§ **Required work**:
**A)** Repeat the part of the members' statements that opens with the words containing "The Petes have" and closes with "Go, Petes, go.".
**B)** Do the following statements agree with the members' statements? Answer each with yes or no, and quote the words from the members' statements that decide it.
(i) The Peterborough Petes played their first Ontario Hockey League game in November 1956.
(ii) Emerson Drive is a five-member band.
(iii) The Alberta Scene showcase lasts 13 days.

Mr. Speaker, the Peterborough Petes played their first game in the Ontario Hockey League in November 1956. Next year they will celebrate their 50th year in Canadian Major Junior Hockey. This is the oldest continuous franchise in the Canadian Hockey League.

The Petes have sent more players to the NHL than any other CHL team. They include: Bob Gainey, Steve Larmer, Cory Stillman, Mike Ricci and Steve Yzerman, all of whom won Stanley Cups.

Petes coaches who won Stanley Cups include: Scotty Bowman, Mike Keenan and Dick Todd. Another, the late Roger Neilson, had a huge impact on hockey around the world.

The Petes are known across Canada and overseas as a club which provides its players with an opportunity to grow as athletes, students and responsible citizens. Petes players have been nurtured over the years by Peterborough families, high schools, the college and the university. They are part of our community and we are proud of them.

Congratulations and thanks to the Petes for 50 wonderful years. Have a great season this year. Go, Petes, go.

Alberta Scene
Statements By Members

1:55 p.m.


Charlie Penson Peace River, AB

Mr. Speaker, this spring Alberta is celebrating its centennial year as a province of Canada. The National Arts Centre is marking the occasion with the Alberta Scene, a 13 day showcase of Alberta culture ranging from country, jazz, hip hop, opera, punk rock, and featuring over 600 artists from my home province. It is going to be a party.

I probably should not pick favourites, but I will nonetheless highlight two acts from my constituency with unabashed hometown pride. Carolyn Dawn Johnson was born in Grande Prairie and is a gifted pianist. She is a country singer who has worked with some of the biggest names in the industry.

The hard-working six member band, Emerson Drive, is also from the Peace River country. In fact, they took their name from the Emerson Trail, the highway that runs past my farm near the Grande Prairie area. They were Billboard's number one top country artist in 2002 and toured with Shania Twain.

Both are performing on May 9 at the National Arts Centre.

Spelling Bee of Canada
Statements By Members

2 p.m.


Marc Godbout Ottawa—Orléans, ON

Mr. Speaker, I wish to draw to the attention of the House the accomplishment of some youngsters from Ottawa: Alok Deshpande, Pavitra Ramachandran, Amuj Dewan, Anirudh Agarwal, Christine Leung and Amirthan Sothivannan.

§ **Collected data**:
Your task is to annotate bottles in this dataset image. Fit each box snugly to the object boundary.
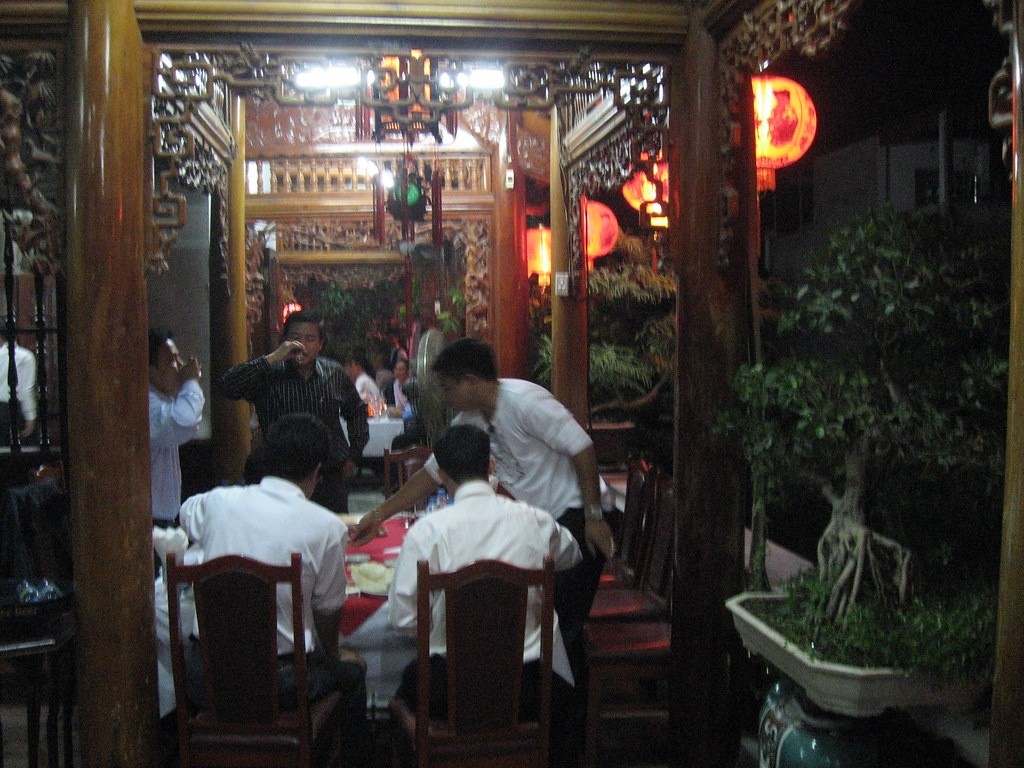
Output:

§ **Completed exercise**:
**A)**
The Petes have sent more players to the NHL than any other CHL team. They include: Bob Gainey, Steve Larmer, Cory Stillman, Mike Ricci and Steve Yzerman, all of whom won Stanley Cups.

Petes coaches who won Stanley Cups include: Scotty Bowman, Mike Keenan and Dick Todd. Another, the late Roger Neilson, had a huge impact on hockey around the world.

The Petes are known across Canada and overseas as a club which provides its players with an opportunity to grow as athletes, students and responsible citizens. Petes players have been nurtured over the years by Peterborough families, high schools, the college and the university. They are part of our community and we are proud of them.

Congratulations and thanks to the Petes for 50 wonderful years. Have a great season this year. Go, Petes, go.

**B)**
(i) Yes: "the Peterborough Petes played their first game in the Ontario Hockey League in November 1956"
(ii) No: "The hard-working six member band, Emerson Drive"
(iii) Yes: "a 13 day showcase of Alberta culture"